READING TEXT:
BEGIN
He was softly spoken, with an intimate rehearsal manner – his trademark endearment, irrespective of gender, was "Pussy" – and his tastes were eclectic, with a bias towards European theatre, Shaw and Shakespeare. When, with more than its usual pusillanimity, the Arts Council effectively ended Hauser's regime, his star-studded farewell gala was, naturally, titled Pussies Galore. The Playhouse has never been stamped by such continued, consistent distinction since.
Hauser was Cardiff-born, the son of a Polish property-dealer, and was a precocious talent at Cardiff High School, gifted enough musically to contemplate a musical career. After Christ Church, Oxford, he went into the Royal Artillery (1942-45) before taking up a post as a BBC radio trainee director. In a then-lively drama department, he worked on a wide range of programmes, from Home Service soaps ( Mrs Dale's Diary) to Third Programme classics.
The Corporation resented Hauser taking time off to co-direct Alec Guinness's second Hamlet (New, 1951) – a misbegotten venture cursed by a malfunctioning lighting plot on its first night – and dismissed him, thereby setting Hauser on his theatrical career.
END
EXCERPTED DATA:
BEGIN
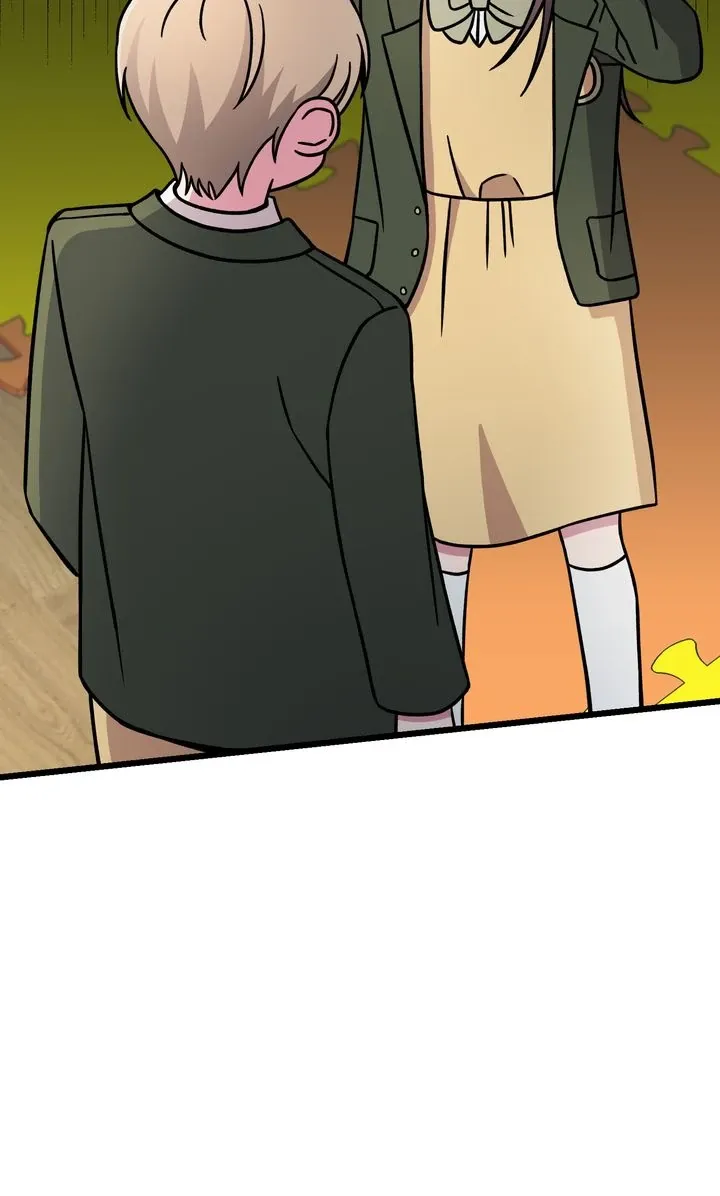 Space Love Me Chapter 13 page 26 - 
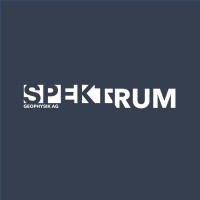 Spektrum Geophysik AG logo - Similar company to Boxly Inc.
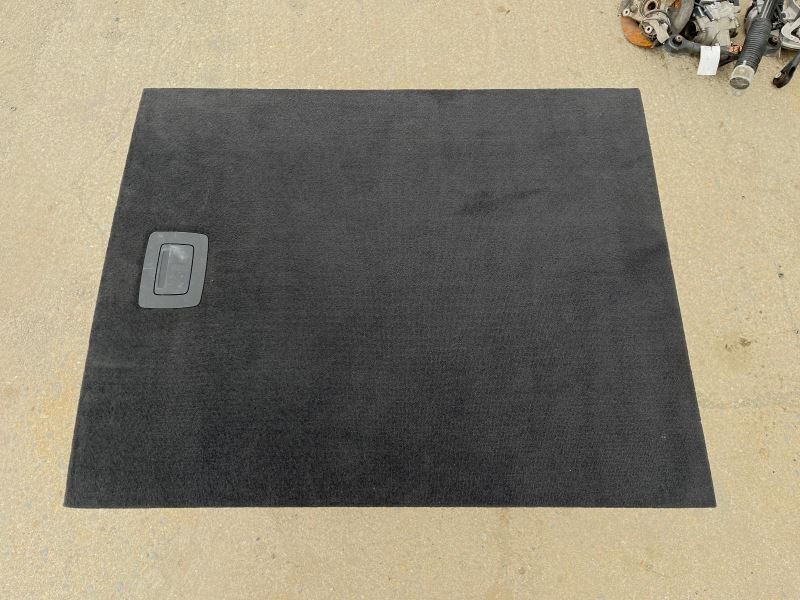 2011-2017 BMW X3 CARGO COVER BLACK 44018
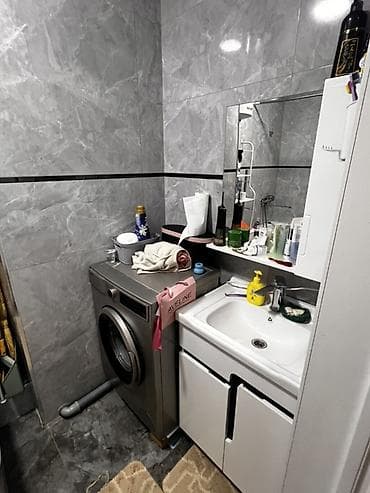 kant flat: 1 комната, 48 м², Индивидуалка, 2 этаж — 6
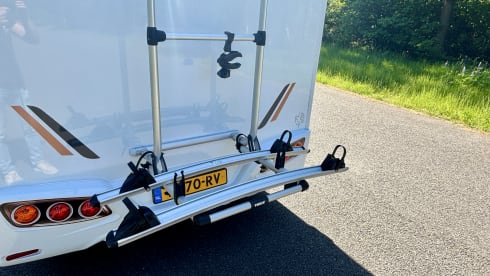 Weinsberg Pepper 650 MEG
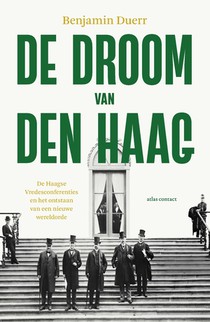 De droom van Den Haag 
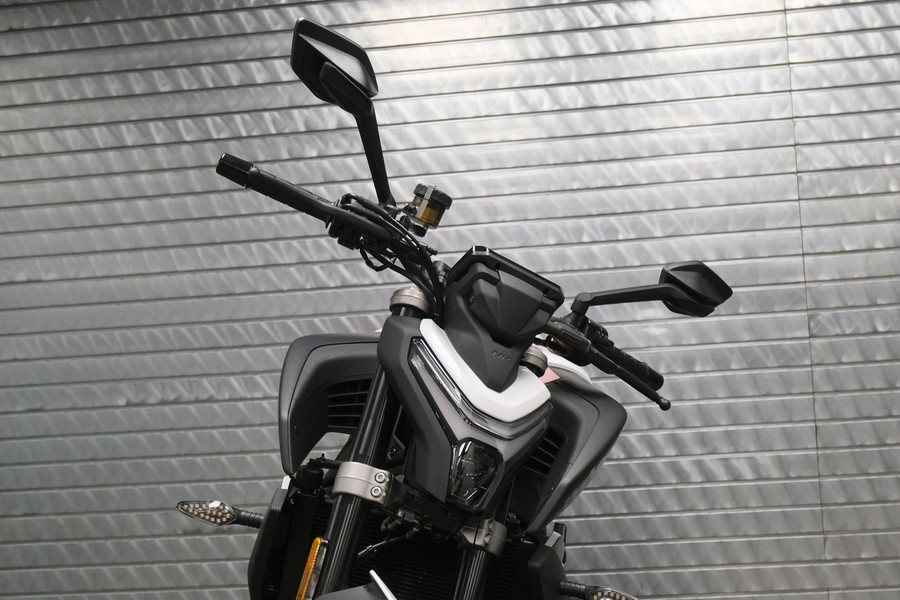 2026 CFMOTO 450NK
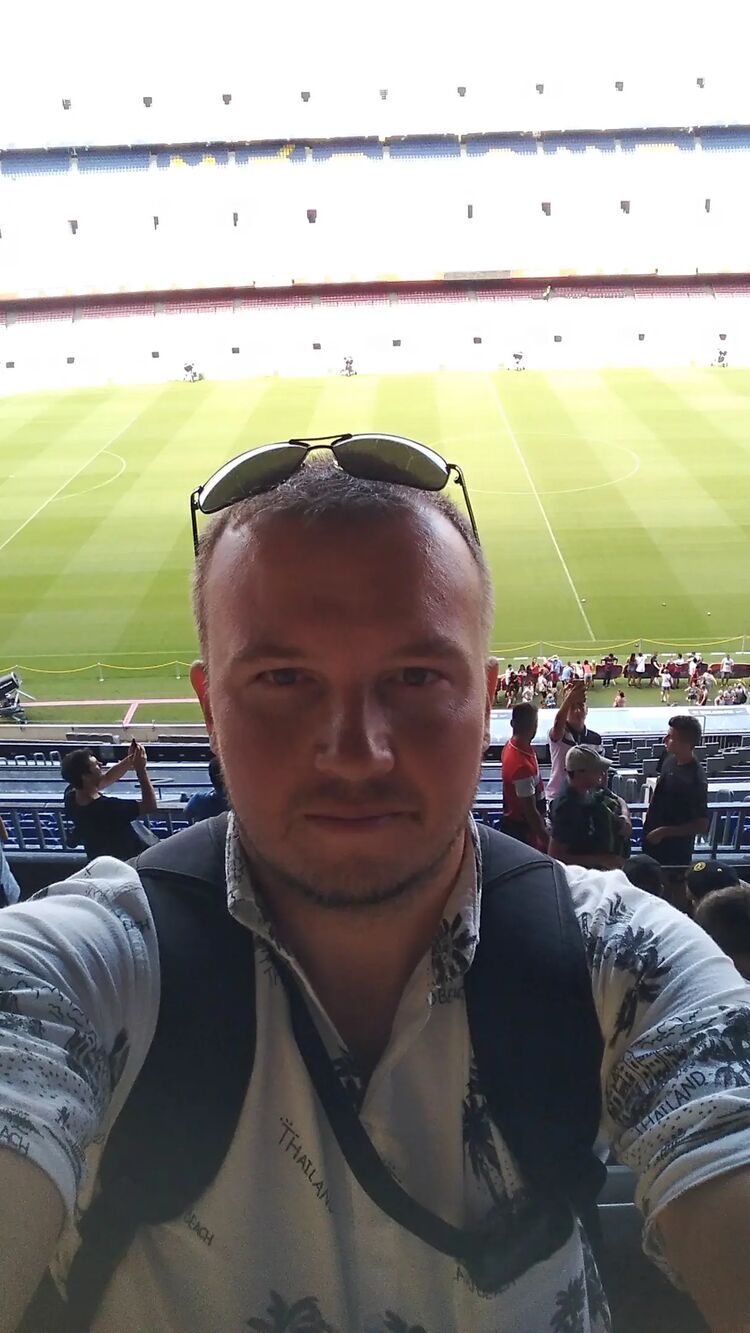 ���������� ����������, ���� ������� Sergei, 46 ���, ������������ ��� ����� � ���������, c�������� ���������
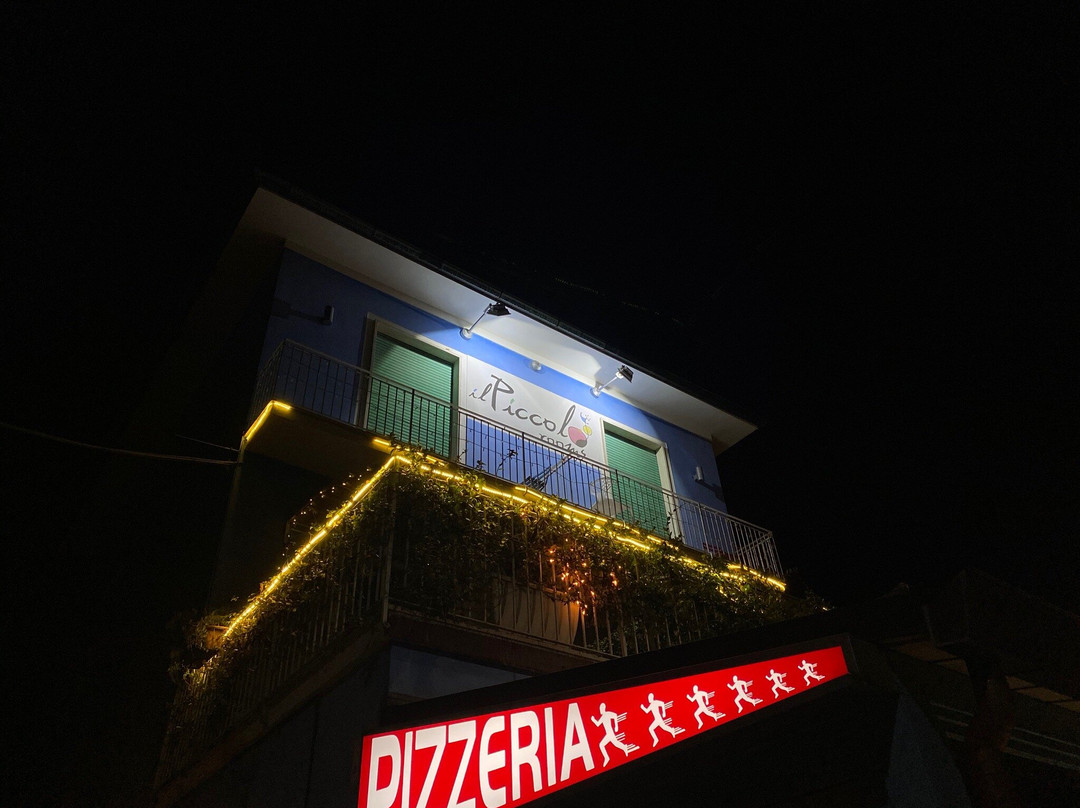 Il Piccolo Rooms Affittacamere Hotel主图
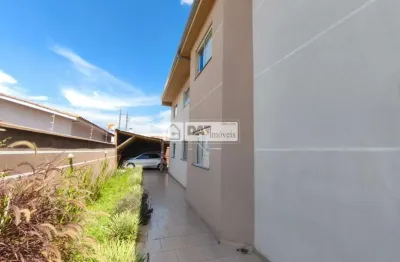 Apartamento com 3 quartos à venda no Orfãs, Ponta Grossa 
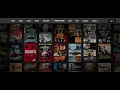 How To Make Complete Movies Website Part 1 HTML - CSS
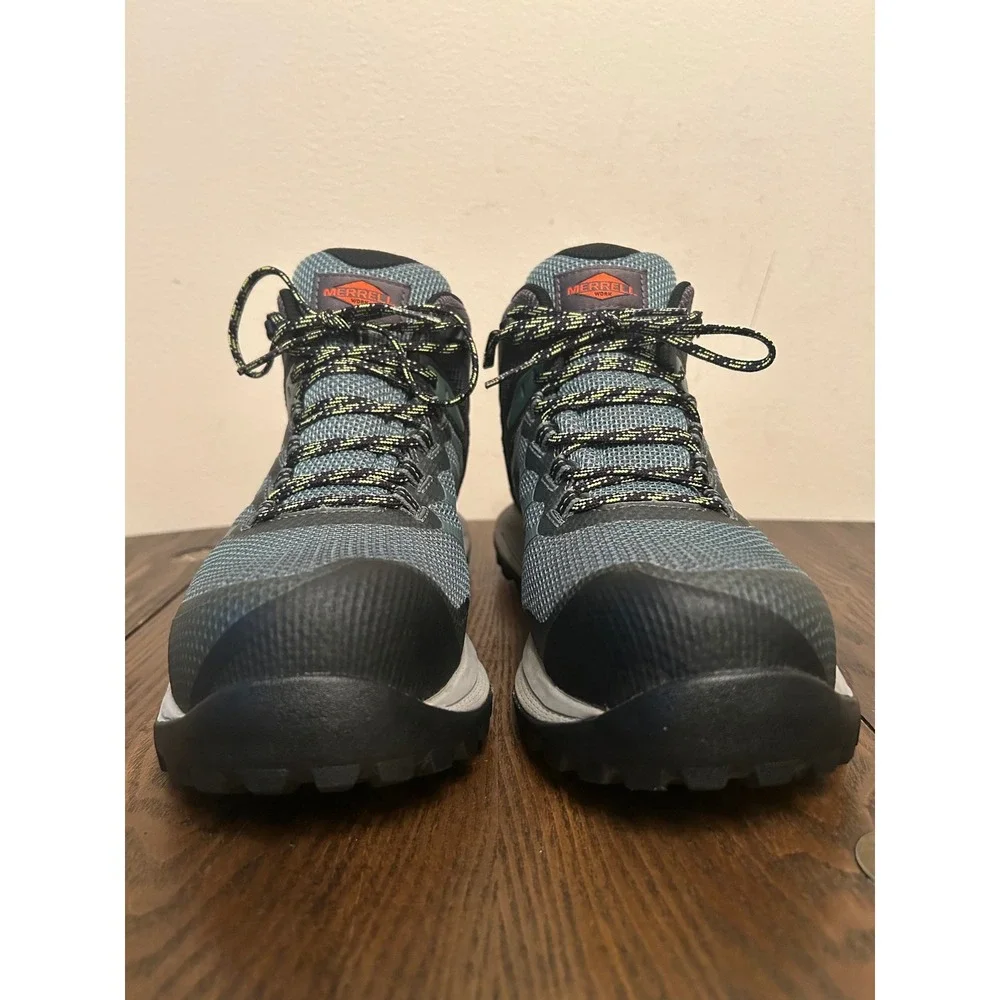 Merrell nova mid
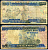 Нигерия 50 найра ND (1991-2000) Pick 27 a бумага 8592-9-1-2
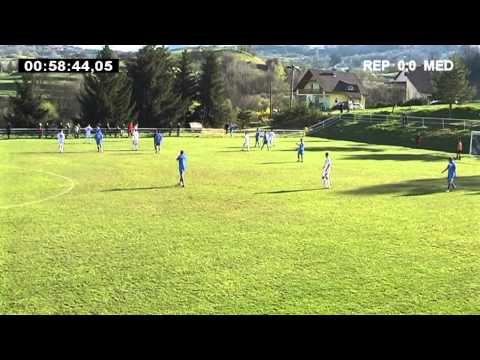 19.4.2015 Repište - Medzibrod 0:0 (0:0)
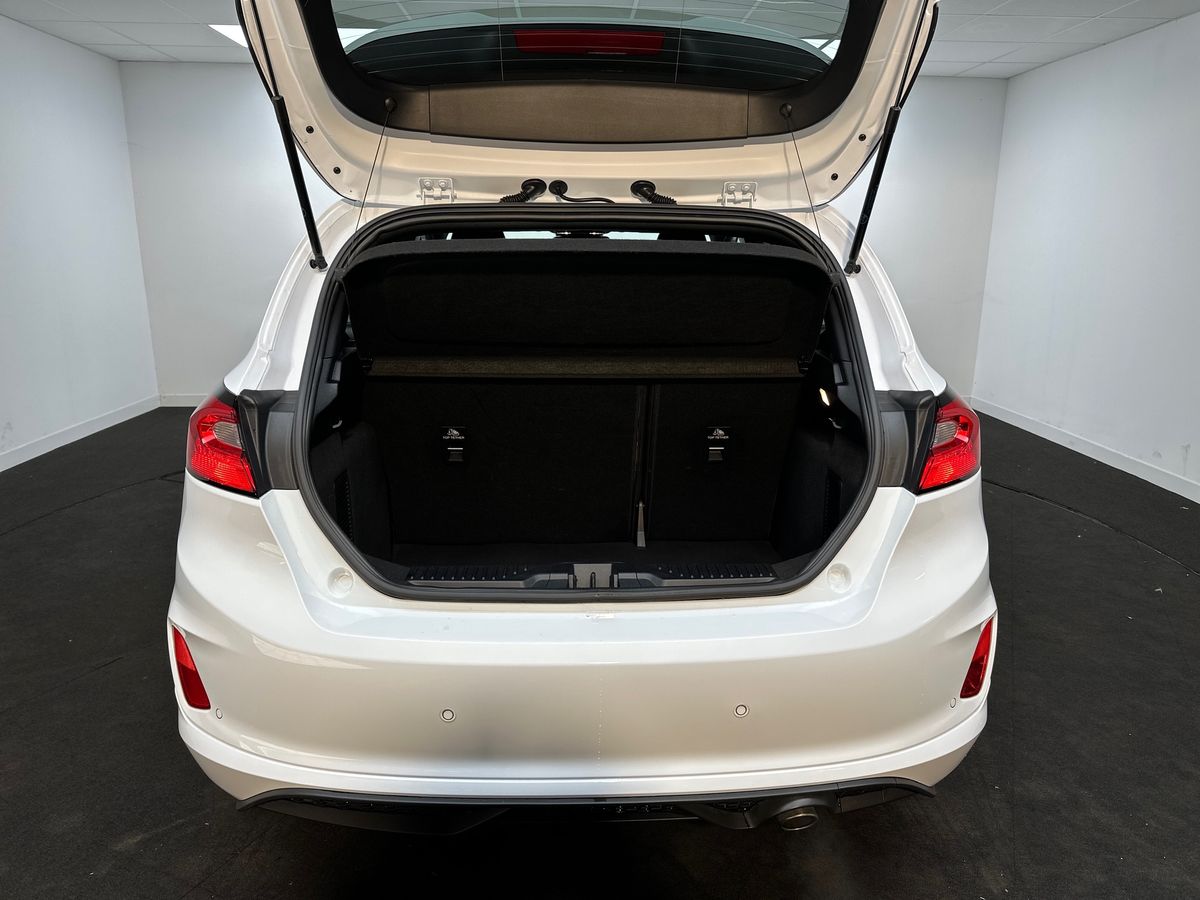 Used Ford Fiesta 2023 for sale - 76393572: Photo 34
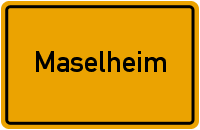 Maselheim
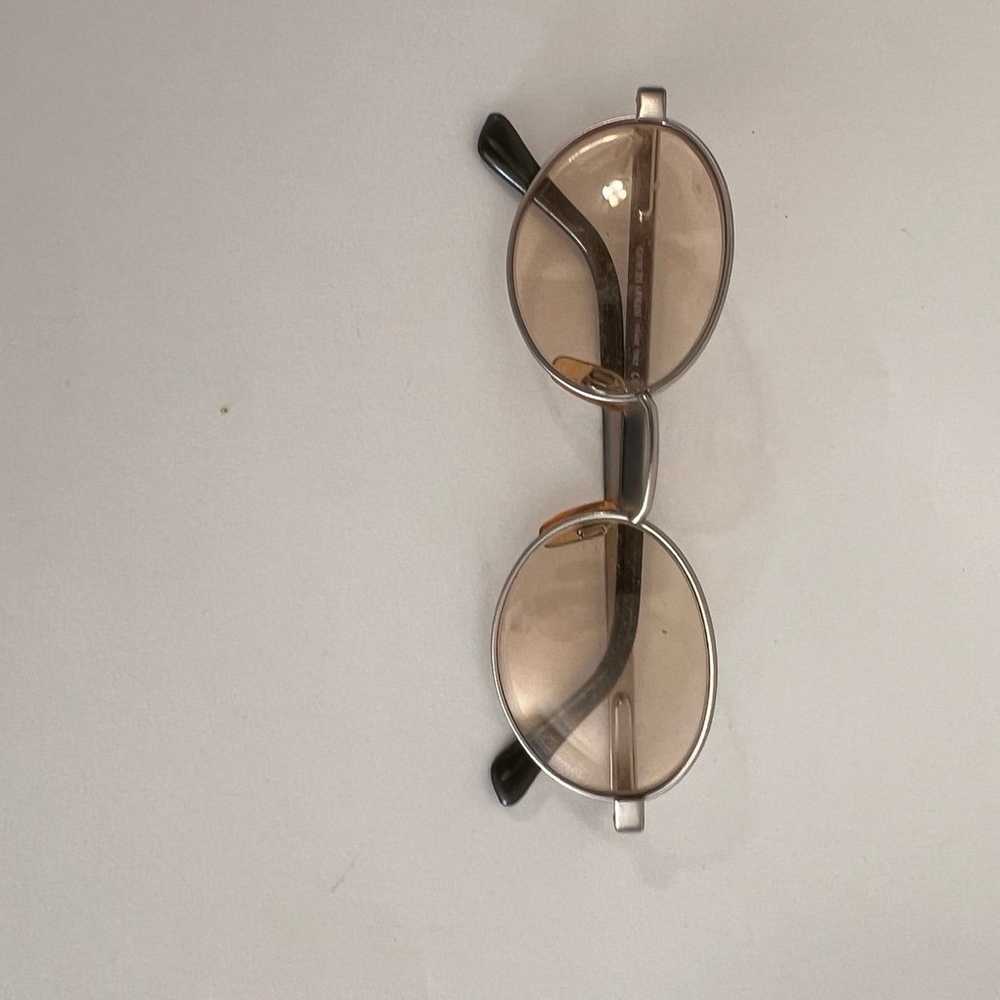 Vintage Giorgio Armani Sunglasses. Presription le… - image 2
END
COMPLETE THE FOLLOWING:
(1) From the piece on Hauser, list each institution that it says he attended, served in, or worked for before his dismissal.
(2) Repeat the part of the piece on Hauser that starts at "He was softly" and ends at "consistent distinction since.".
(3) Answer these questions using the piece on Hauser.
(a) What was the title of his farewell gala?
(b) In which years did he serve in the Royal Artillery?
(c) Whose second Hamlet did he co-direct?

TASK RESULTS:
(1)
Cardiff High School
Christ Church, Oxford
Royal Artillery
BBC

(2)
He was softly spoken, with an intimate rehearsal manner – his trademark endearment, irrespective of gender, was "Pussy" – and his tastes were eclectic, with a bias towards European theatre, Shaw and Shakespeare. When, with more than its usual pusillanimity, the Arts Council effectively ended Hauser's regime, his star-studded farewell gala was, naturally, titled Pussies Galore. The Playhouse has never been stamped by such continued, consistent distinction since.

(3)
(a) Pussies Galore
(b) 1942-45
(c) Alec Guinness's